** Aim of the task **
The reply must contain exactly the lines below from the one with "Ini 100kn 10" down to the one with "Global Montreal has", both included, and nothing more; please omit the pictures.

━━ Materials provided ━━

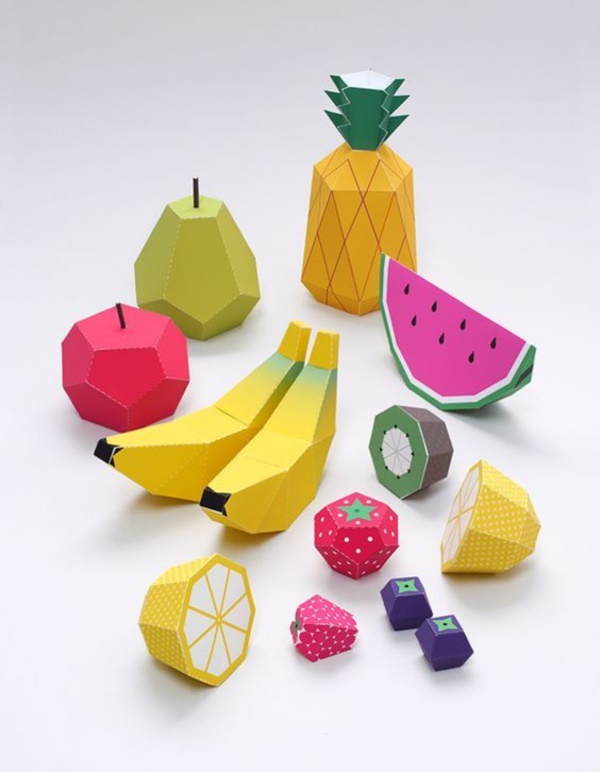 beautiful-illustrations-of-paper-toy-art0201
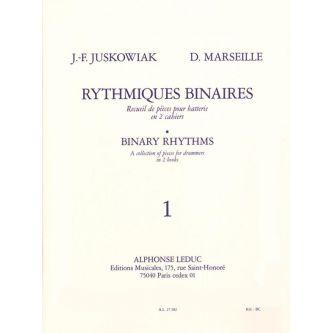 JUSKOWIAK J.F. et MARSEILLE D. : Rythmiques Binaires, 1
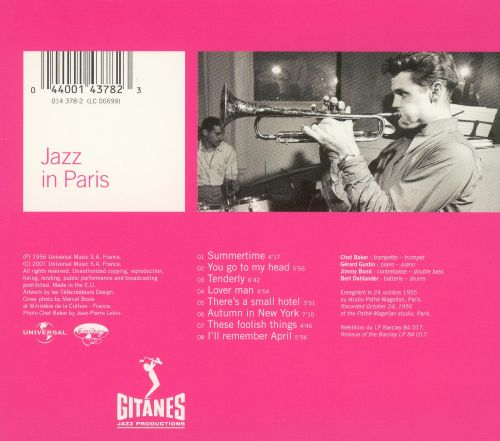 Jazz in Paris: Chet Baker Quartet Plays Standards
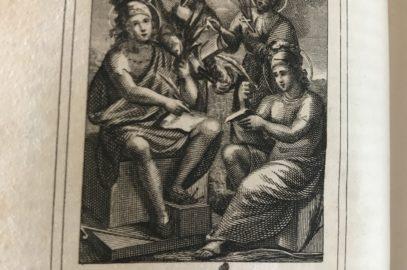 Immagini de' Santi dei Banzo. La serie.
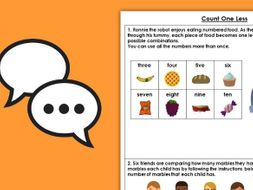 Year 1 Count One Less Autumn Block 1 Maths Discussion Problems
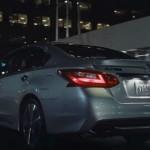 Nuevo Nissan Altima 2017 llega a México el segundo trimestre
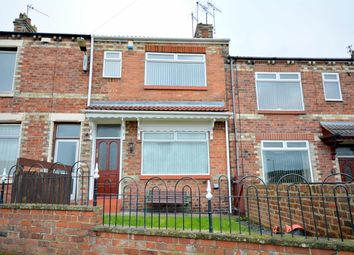 Thumbnail 3 bedroom terraced house for sale in Gurney Terrace, Close House, Bishop Auckland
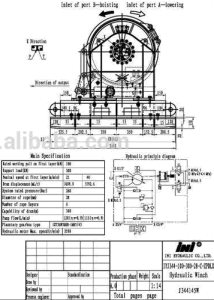 Ini 100kn 10 Ton Two Speed Ship Anchor Windlass and Mooring Winch pictures & photos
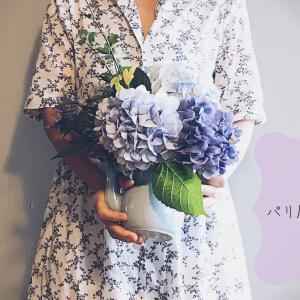 #花のある暮らし〜ブーケを作りとリラックスワンピ
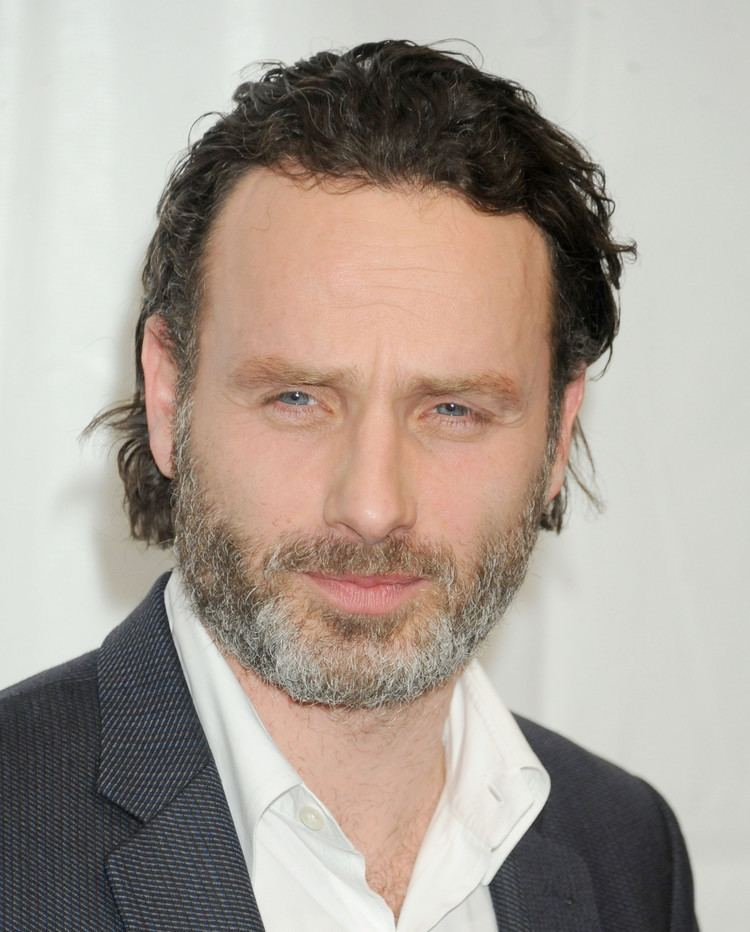 Andrew Lincoln Andrew Lincoln Page 34 The Spoiling Dead Fans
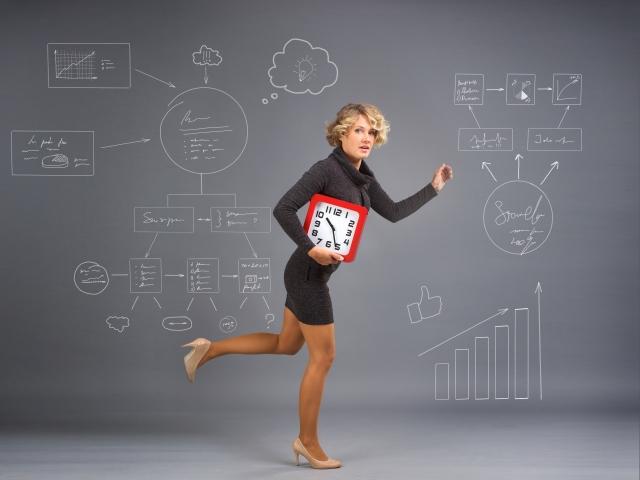 ライザップのトレーニング時間と頻度はどんな感じでしょうか?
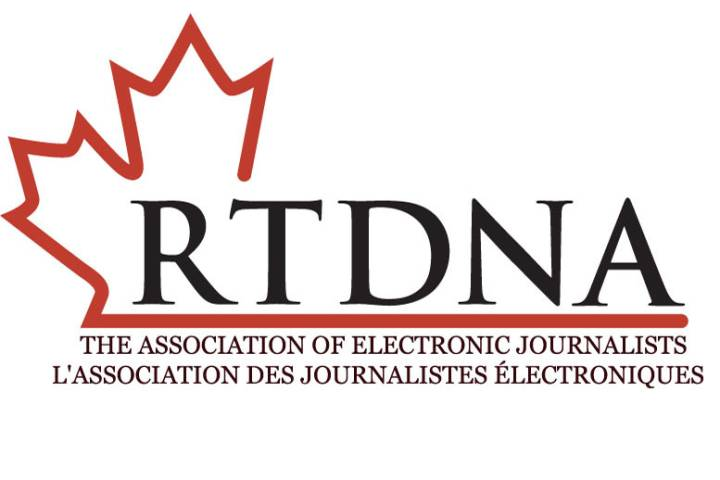 Global Montreal has been nominated for three RTDNA awards.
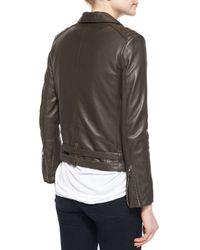 IRO - Gray Jone Lambskin Leather Jacket - Lyst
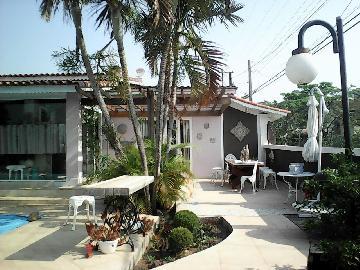 Itupeva Cafezal Casa Venda R$1.350.000,00 Condominio R$400,00 4 Dormitorios 4 Vagas Area do terreno 1029.00m2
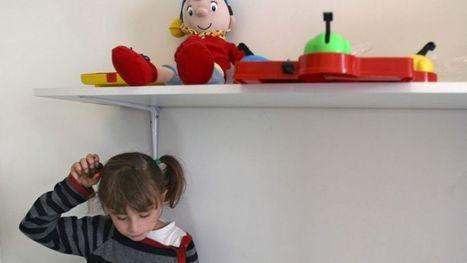 Maltraitance : 100.000 enfants en danger   La maltraitance familiale   Scoop.it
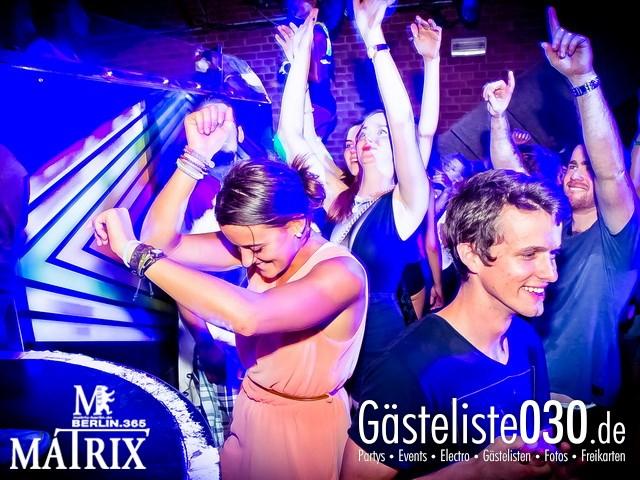 https://www.gaesteliste030.de/Partyfoto #59 Matrix Berlin vom 31.07.2013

━━━

** Reply to the exercise **
 Ini 100kn 10 Ton Two Speed Ship Anchor Windlass and Mooring Winch pictures & photos
 #花のある暮らし〜ブーケを作りとリラックスワンピ
 Andrew Lincoln Andrew Lincoln Page 34 The Spoiling Dead Fans
 ライザップのトレーニング時間と頻度はどんな感じでしょうか?
 Global Montreal has been nominated for three RTDNA awards.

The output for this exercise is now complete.